Sai Vidya Institute of Technology (SVIT) is an engineering college in Rajanukunte, Yelahanka, Bangalore, India. It was ranked 35th in the Top 100 T-Schools (private) and 53rd in Top 100 T-Schools (overall) in the All India T Schools Survey conducted by Data Quest Magazine. Among colleges in Karnataka it was 7th and 9th respectively in the ranking lists. Established in 2008, SVIT offers six undergraduate courses and one post-graduate course and is affiliated to the Visvesvaraya Technological University. The institution is accredited by AICTE, NBA (New Delhi) and recognized by the government of Karnataka.

History
SVIT was founded in 2008 by Sri Sai Vidya Vikas Shikshana Samithi, a trust consisting of highly experienced professors who were previously with reputed institutions such as RVCE, UVCE, BIT and RNSIT.

Prof.
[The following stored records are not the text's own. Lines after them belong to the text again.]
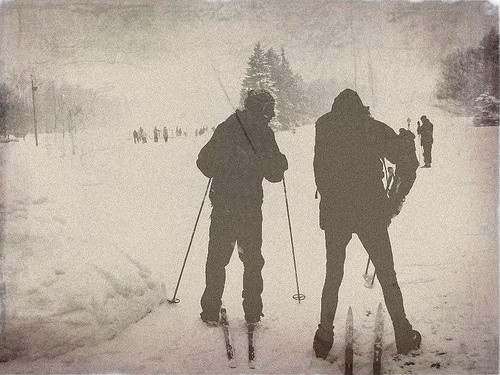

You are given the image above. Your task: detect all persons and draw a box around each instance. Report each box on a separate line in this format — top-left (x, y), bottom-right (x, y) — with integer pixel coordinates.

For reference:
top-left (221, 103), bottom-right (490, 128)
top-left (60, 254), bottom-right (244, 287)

top-left (132, 126), bottom-right (169, 144)
top-left (310, 88), bottom-right (421, 358)
top-left (195, 88), bottom-right (288, 324)
top-left (417, 113), bottom-right (434, 169)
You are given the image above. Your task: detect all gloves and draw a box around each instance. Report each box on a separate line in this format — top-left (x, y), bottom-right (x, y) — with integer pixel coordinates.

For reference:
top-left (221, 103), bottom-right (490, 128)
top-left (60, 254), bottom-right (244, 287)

top-left (389, 196), bottom-right (406, 218)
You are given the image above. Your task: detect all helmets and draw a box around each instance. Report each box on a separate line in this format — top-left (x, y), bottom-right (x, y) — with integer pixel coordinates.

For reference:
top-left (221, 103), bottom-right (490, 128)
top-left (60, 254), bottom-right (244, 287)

top-left (245, 88), bottom-right (277, 123)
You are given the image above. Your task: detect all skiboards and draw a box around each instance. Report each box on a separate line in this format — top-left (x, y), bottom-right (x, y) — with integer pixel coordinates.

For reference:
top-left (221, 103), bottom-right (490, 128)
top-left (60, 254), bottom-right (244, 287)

top-left (344, 302), bottom-right (384, 375)
top-left (221, 308), bottom-right (256, 369)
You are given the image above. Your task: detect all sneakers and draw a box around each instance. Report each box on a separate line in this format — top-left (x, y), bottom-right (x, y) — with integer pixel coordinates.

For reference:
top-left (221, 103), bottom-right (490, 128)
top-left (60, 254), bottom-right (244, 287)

M R Holla, a recipient of the Karnataka Rajyotsava award and former principal of RVCE and director of RNSIT, is the director of the college. Dr. Ramesh Babu H S is the principal.

The Board of Trustees also consists of well-renowned professors like Dr. Y Jayasimha, Prof. R C Shanmukha Swamy and Dr. A M Padma Reddy. It includes R Srinivas Raju, a practicing civil engineer; M K Manohar, a renowned chartered accountant; and Narayana Raju, an administrator at RVCE and RNSIT.

Campus
SVIT is spread over 12 acres Rajanukunte, Bangalore. The nearest commuter railway station is Rajanukunte. The college is less than  away from Yelahanka NES junction and at a distance of  from Kempegowda International Airport. BMS Institute of Technology is  away from the college.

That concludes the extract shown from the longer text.